The Disasters in Asia and the Pacific: 2015 Year in Review warns that the region’s burgeoning cities may not be adequately equipped to tackle urban disasters that occur more frequently and with greater intensity. Over 700 million people in the region live in cities at ‘extreme’ or ‘high’ disaster risk, and by 2030 this number could reach one billion. Rapid population expansion and the resulting depletion of ecological buffers such as wetlands and water bodies are a significant concern, says the report. It further notes that in many big cities in Asia-Pacific much of the infrastructure is outdated and built without adequate attention to disaster resilience.
Last year, the urban centres of Bangladesh, India, Indonesia and Japan were affected by severe floods, while the capital city Kathmandu bore the brunt of the economic damage from the Nepal earthquake. The report says that widespread floods in Chennai, India in December 2015 illustrate the common challenges faced by many big cities. With the ecological buffers depleted over time by rapid, unplanned urbanization, the floods inundated critical infrastructure, disrupted power networks and waterlogged major city roads. Economic damage and loss from the floods in Chennai have been estimated at more than US$10 billion. The report calls for a shift in the urban governance paradigm from a response-recovery approach to a risk-sensitive development approach.

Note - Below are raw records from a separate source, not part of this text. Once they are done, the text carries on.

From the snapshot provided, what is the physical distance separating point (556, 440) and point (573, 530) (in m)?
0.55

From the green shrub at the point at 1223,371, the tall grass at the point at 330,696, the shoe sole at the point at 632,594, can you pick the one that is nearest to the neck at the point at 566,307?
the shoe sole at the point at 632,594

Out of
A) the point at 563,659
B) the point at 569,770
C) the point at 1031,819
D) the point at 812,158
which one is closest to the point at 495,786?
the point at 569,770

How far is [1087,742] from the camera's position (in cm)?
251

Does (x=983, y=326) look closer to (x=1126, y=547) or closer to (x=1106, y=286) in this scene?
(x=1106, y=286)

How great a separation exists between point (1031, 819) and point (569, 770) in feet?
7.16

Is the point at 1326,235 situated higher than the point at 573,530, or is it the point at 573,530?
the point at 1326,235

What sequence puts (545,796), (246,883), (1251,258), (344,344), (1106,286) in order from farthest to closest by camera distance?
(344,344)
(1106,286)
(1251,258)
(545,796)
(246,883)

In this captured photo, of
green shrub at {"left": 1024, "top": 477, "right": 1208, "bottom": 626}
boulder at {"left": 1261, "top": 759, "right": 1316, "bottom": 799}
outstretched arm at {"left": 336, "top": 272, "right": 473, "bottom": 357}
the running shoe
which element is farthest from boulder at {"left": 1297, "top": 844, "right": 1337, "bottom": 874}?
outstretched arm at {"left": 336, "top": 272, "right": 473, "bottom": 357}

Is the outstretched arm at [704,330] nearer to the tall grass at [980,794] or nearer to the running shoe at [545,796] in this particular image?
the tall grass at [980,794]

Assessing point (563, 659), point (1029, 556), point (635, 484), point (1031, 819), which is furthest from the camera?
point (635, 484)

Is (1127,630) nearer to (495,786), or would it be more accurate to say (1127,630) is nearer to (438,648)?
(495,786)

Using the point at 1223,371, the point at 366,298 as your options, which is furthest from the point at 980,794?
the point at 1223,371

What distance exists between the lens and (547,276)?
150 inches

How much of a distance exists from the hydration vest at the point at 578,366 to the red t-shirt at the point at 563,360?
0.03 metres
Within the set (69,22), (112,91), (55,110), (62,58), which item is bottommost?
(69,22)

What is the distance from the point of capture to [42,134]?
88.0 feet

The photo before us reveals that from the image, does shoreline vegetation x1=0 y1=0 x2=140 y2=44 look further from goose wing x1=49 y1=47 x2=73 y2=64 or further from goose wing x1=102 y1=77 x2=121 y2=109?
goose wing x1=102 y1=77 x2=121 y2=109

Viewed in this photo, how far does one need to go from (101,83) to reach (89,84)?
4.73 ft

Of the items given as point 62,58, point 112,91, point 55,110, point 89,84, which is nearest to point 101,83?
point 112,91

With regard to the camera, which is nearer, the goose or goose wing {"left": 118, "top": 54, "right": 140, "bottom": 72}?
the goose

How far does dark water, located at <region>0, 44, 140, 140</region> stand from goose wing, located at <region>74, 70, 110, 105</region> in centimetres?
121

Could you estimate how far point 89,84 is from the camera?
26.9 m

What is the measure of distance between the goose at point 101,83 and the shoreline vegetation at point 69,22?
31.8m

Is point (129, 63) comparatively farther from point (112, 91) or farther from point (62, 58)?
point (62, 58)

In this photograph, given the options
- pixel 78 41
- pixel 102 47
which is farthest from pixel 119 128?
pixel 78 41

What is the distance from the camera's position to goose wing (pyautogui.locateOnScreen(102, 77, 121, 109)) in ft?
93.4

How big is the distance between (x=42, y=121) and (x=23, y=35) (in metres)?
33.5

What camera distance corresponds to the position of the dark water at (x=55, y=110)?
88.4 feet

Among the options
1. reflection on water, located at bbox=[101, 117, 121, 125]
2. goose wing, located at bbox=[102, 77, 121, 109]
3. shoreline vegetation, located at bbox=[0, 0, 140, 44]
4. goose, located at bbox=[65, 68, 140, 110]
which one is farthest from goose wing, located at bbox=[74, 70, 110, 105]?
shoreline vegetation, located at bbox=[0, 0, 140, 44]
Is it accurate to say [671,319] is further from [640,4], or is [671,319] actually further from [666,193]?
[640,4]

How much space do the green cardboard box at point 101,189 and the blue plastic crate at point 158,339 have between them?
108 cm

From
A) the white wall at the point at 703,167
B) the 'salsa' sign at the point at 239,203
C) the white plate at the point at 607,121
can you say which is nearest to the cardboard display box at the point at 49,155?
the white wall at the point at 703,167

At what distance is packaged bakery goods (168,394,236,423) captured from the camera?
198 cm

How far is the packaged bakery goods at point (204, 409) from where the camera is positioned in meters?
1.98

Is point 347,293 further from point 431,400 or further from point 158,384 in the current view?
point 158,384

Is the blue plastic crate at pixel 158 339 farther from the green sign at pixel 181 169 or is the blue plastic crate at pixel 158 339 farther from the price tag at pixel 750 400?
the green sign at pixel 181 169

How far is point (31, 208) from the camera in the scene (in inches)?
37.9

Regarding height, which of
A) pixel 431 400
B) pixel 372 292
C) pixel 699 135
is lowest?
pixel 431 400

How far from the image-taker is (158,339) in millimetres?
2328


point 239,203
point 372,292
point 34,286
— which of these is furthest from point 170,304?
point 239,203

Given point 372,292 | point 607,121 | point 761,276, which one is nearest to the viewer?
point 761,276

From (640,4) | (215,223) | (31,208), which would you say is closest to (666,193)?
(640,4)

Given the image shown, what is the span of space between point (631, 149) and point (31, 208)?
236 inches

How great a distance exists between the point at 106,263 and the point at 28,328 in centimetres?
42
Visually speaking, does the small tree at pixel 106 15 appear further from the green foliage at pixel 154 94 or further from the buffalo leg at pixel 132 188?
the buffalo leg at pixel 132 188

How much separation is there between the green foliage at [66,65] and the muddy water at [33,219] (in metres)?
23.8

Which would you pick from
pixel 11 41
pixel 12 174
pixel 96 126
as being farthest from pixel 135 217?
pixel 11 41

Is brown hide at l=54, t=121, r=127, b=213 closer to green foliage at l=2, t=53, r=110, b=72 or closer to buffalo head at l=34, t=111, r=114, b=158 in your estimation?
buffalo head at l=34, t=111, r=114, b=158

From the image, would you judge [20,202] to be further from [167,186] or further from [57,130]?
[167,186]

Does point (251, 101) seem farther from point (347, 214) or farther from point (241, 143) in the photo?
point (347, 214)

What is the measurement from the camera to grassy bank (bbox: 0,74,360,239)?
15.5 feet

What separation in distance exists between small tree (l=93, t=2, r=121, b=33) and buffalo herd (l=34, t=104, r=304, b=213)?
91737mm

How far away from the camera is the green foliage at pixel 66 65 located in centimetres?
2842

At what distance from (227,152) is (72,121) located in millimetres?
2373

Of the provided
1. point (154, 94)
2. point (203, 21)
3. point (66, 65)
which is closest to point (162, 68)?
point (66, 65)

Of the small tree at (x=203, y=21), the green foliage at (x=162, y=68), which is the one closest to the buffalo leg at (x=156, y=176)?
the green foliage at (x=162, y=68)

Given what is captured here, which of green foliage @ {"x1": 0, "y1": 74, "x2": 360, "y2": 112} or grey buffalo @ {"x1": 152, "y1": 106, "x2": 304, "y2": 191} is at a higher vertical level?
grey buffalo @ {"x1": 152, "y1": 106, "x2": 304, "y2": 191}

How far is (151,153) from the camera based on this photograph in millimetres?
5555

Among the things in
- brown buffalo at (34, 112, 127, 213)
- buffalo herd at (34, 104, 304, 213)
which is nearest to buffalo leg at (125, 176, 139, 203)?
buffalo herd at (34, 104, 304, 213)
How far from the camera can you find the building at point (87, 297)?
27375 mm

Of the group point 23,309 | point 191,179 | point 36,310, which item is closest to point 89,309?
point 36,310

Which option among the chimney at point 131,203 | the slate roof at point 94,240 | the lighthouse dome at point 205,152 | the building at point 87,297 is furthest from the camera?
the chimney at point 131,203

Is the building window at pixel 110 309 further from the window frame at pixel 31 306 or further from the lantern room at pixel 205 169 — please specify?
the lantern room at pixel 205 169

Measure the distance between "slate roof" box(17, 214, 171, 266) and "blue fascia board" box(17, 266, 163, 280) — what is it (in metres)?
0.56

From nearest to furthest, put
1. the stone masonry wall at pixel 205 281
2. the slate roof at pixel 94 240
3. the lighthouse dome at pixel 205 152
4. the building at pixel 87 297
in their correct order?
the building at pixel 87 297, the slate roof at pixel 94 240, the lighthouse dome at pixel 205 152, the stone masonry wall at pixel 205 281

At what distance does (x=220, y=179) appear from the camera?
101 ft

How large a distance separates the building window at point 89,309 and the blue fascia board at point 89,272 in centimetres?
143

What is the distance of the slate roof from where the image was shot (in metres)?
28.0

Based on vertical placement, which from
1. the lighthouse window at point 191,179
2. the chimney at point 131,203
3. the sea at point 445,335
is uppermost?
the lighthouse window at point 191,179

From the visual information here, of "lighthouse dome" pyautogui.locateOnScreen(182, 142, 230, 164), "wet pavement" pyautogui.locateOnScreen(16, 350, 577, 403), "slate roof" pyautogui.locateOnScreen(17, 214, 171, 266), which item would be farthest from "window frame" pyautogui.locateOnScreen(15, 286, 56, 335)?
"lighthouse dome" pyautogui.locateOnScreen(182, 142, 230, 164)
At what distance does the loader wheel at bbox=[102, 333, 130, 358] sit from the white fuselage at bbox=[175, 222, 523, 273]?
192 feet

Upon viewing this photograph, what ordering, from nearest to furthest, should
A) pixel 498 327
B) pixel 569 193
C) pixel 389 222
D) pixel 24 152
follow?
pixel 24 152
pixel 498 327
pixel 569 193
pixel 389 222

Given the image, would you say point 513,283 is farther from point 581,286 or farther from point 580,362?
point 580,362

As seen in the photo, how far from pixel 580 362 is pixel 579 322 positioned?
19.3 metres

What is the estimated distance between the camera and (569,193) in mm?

According to the report, a prolonged El Niño phenomenon last year drew attention to neglected and often forgotten slow-onset disasters by severely exacerbating effects of heat waves, forest fires, haze, and droughts. 2015 was the hottest year on record and Pakistan and India reported more than 3,400 fatalities from a searing heatwave. Drought caused serious water and food shortages in much of South and South-East Asia and several fatalities in the Pacific. Reservoirs in some countries were at critically low levels and millions of hectares of crops were destroyed. The report notes that policymakers have an opportunity to rethink how drought is managed. Rather than dealing with the drought only when it becomes an emergency, it should be addressed from a long-term perspective to protect livelihoods.
To build a resilient Asia-Pacific, the report further calls for increased focus on risk-sensitive development, and stronger regional cooperation for managing trans-boundary disasters. It advocates capitalizing on emerging technologies such as UAVs for disaster management but stresses the need to establish regulatory standards for effective use of these technologies.
The report, commending the “Zero Casualty” policy implemented in Philippines as a regional good practice, concludes that disaster risk reduction cannot be achieved without political will and effective leadership at all levels of government.